Tuesday, 31 August 2010

When there is a will...

We shall overcome. When there is a will, there is a way! My glass remains a quarter full.

On the face of it there is every reason to despair. It is not the first time a Pakistani cricketer has been accused of corruption. The evidence this time is overwhelming it seems, and the corruption seems to run deep through the team and its administration- deemed to be systematic. Pakistani cricketers were already on thin ice after the inability to play domestically following the Sri Lankan incident and the inability to earn like their peers after the IPL snub. Among all this, Giles Clarke (the ECB chair) had gone out on a limb to support Pakistani cricket by opening the "home of cricket" in what was dubbed "the spirit of cricket" Test series. What a slap on the face for him. Who will ever support us now?

The shame is painful for those who have to bear it. You see, supporting Pakistan cricket has always meant defending its players and their actions. No, we don't tamper the ball any more than the others. Yes, there is such a thing as reverse swing and we invented it. No, we don't have a penchant for getting in trouble with umpires. Yes, there is a language problem for our cricketers to properly explain themselves. No, the team is not full of born again Muslim fanatics. And now this! It throws a cloak of doubt over everything you ever believed in. It kills your will to argue with the English press, the Australian players and your Indian colleagues at work

Was it not already difficult to comprehend why it was so tough to raise money for the flood victims. More people affected than the Tsunami, Haiti, Katrina, Kashmir earthquake and every other recent calamity put together and the response has been more tepid than for any single one. It was making my blood boil when I read explanations like "they don't believe the money will get to the people due to the corruption". But not anymore. There is no anti-Pakistan conspiracy out to get us. We do it to ourselves- and only we are able to set it right. We cannot sit there for some benign foreign power to come and pluck us out of our misery- we have to do it ourselves. We cannot keep sweeping the muck under the carpet and expect the stench to go away.
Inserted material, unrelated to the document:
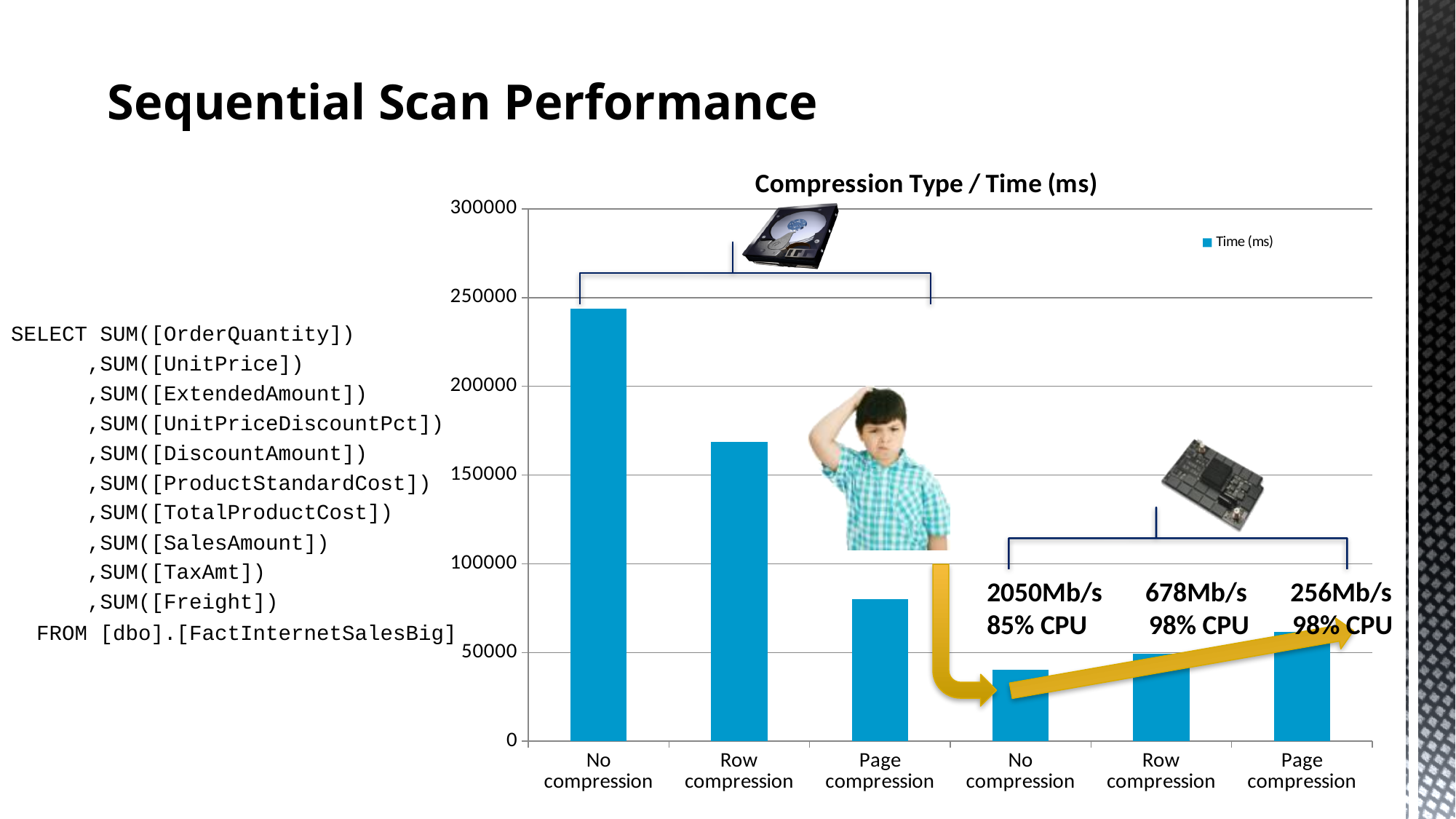
Is the value of the leftmost Page compression bar (third bar) greater or less than 100000? less Is the value of the leftmost No compression bar greater or less than 200000? greater What is the name of the series shown in the legend? Time (ms) What is the title of the chart? Compression Type / Time (ms) Which bar is the shortest in the chart? the No compression bar in the right-hand group (fourth bar) Which bar is the tallest in the chart? the leftmost No compression bar Do the values rise or fall across the first three bars from left to right? fall How many bars are plotted in the chart? 6 What kind of chart is shown on the slide? bar chart Which is larger, the leftmost Row compression bar or the leftmost Page compression bar? Row compression How many series does the chart legend list? 1 Is the value of the leftmost Row compression bar (second bar) greater or less than 150000? greater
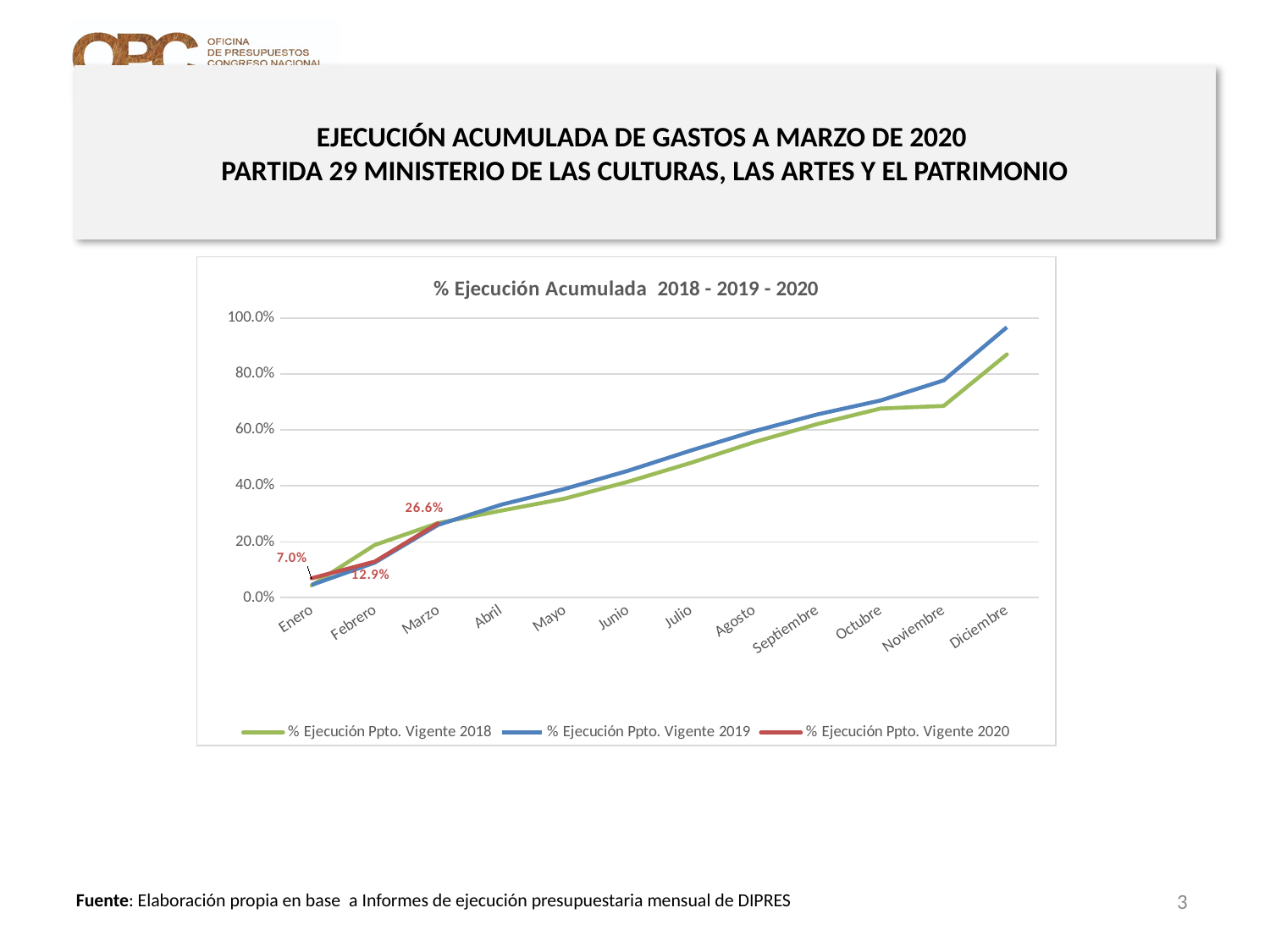
What is the value of % Ejecución Ppto. Vigente 2020 for Febrero? 12.9% What type of chart is shown on the slide? Line chart By how many percentage points did % Ejecución Ppto. Vigente 2020 increase from Febrero to Marzo? 13.7 How many months are shown on the x axis of the chart? 12 What is the value of % Ejecución Ppto. Vigente 2020 for Enero? 7.0% What is the title of the chart? % Ejecución Acumulada 2018 - 2019 - 2020 In Diciembre, which series has the higher value: % Ejecución Ppto. Vigente 2018 or % Ejecución Ppto. Vigente 2019? % Ejecución Ppto. Vigente 2019 Is the value of % Ejecución Ppto. Vigente 2018 for Mayo greater or less than 40.0%? less Do the values of % Ejecución Ppto. Vigente 2019 rise or fall from Enero to Diciembre? Rise How many series does the chart legend list? 3 What is the value of % Ejecución Ppto. Vigente 2020 for Marzo? 26.6% Is the value of % Ejecución Ppto. Vigente 2019 for Diciembre greater or less than 80.0%? greater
We have to deal with these problems of our own making and not expect any favours from others.

The world is full of countries and civilizations that have made a come back from far more dire situations than this: Terrorism, floods, cricket corruption. We shall do it too. There has to be due process, there has to be fairness, but there has to be total accountability and exemplary punishment for those found guilty. And this time, let a life ban mean a life ban. Cricket, floods, terrorism, we can and we will sort it- there is simply no choice. Ourselves, one step at a time. This is a time for belief, not despair. When there is a will... there is a way!

Sunday, 23 May 2010

Viva la football!

Those of you who have followed this blog know my liberal use of Nike advertisements. In this football commercial they have, tongue in cheek, captured the spirit of the greatest sports tournament in the world!

Sunday, 11 April 2010

The sweet agony of defeat...

 The famous image of "agony of defeat" from Wide World of Sports


To have loved and lost, is better.. than to never have loved at all. Or better even, than to have loved and won!

A loss, if truly meaningful, teaches you a lot more than any victory ever can. A defeat gives you cause to pause and contemplate, to question, to reassess what went wrong. How can you rise from it? But most of all a defeat gives you perspective, a measure to value all your victories. I have been on the winning side more than a few times. Winning the game, winning the points, winning the girl. But in sports like in real life, winning the girl doesn't feel half as good as losing the girl feels bad...

The thrill of victory gives an adrenaline rush, sends blood coursing through the veins, leaves you with a sense of elation. But the agony of defeat hurts a lot longer. The pangs come for days and weeks and sometimes months. The heaviness of the heart feels like someone is kneeling on your chest with their knee. Those who have ever lost anything meaningful, will know what I mean.

My victories have given me hope to be better, faster, stronger. But my defeats have made me who I am!

I am an Arsenal supporter and I am on the plane back from Barcelona!